◆ **WORK REQUEST**: The answer must consist of every line from the data that holds "Vietnam".

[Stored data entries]

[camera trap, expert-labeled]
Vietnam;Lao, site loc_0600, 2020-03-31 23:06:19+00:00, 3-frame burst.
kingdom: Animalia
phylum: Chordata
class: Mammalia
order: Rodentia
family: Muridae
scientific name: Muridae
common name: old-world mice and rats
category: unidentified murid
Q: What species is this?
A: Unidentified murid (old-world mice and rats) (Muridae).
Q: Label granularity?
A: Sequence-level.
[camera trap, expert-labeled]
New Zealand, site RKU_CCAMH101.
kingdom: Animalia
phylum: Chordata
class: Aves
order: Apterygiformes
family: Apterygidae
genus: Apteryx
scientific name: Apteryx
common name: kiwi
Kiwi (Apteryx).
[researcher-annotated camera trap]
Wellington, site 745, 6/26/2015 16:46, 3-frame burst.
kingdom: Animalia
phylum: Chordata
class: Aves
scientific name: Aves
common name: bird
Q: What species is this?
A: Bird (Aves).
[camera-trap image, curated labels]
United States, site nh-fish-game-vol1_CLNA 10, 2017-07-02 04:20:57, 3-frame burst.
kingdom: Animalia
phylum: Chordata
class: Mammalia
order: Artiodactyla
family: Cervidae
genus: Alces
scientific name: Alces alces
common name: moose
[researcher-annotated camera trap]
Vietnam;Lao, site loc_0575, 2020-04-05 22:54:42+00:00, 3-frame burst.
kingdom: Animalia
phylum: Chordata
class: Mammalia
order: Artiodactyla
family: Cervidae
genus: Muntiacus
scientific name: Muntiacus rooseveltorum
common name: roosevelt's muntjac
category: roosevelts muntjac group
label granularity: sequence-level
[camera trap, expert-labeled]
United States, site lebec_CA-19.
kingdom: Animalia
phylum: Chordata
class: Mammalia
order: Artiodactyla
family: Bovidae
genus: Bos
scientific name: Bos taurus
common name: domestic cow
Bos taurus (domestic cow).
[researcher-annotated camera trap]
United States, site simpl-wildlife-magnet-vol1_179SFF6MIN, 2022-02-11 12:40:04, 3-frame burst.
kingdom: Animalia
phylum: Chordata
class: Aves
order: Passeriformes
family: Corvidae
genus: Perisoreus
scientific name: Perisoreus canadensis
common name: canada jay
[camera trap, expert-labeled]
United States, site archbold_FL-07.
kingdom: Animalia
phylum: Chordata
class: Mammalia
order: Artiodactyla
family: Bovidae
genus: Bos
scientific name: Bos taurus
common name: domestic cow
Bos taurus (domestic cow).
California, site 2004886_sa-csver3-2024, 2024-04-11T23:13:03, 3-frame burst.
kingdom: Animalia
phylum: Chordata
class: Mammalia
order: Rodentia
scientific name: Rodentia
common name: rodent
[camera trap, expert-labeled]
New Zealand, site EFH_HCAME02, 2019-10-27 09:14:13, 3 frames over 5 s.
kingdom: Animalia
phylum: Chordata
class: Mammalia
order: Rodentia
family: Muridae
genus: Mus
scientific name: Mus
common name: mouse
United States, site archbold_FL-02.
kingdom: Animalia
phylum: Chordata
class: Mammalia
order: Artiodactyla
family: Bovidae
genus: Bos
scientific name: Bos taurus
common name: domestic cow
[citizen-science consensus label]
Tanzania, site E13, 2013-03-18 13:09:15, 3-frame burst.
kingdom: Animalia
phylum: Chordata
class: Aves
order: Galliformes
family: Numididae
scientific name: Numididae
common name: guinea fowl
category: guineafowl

◆ **EXERCISE SOLUTION**:
Vietnam;Lao, site loc_0600, 2020-03-31 23:06:19+00:00, 3-frame burst.
Vietnam;Lao, site loc_0575, 2020-04-05 22:54:42+00:00, 3-frame burst.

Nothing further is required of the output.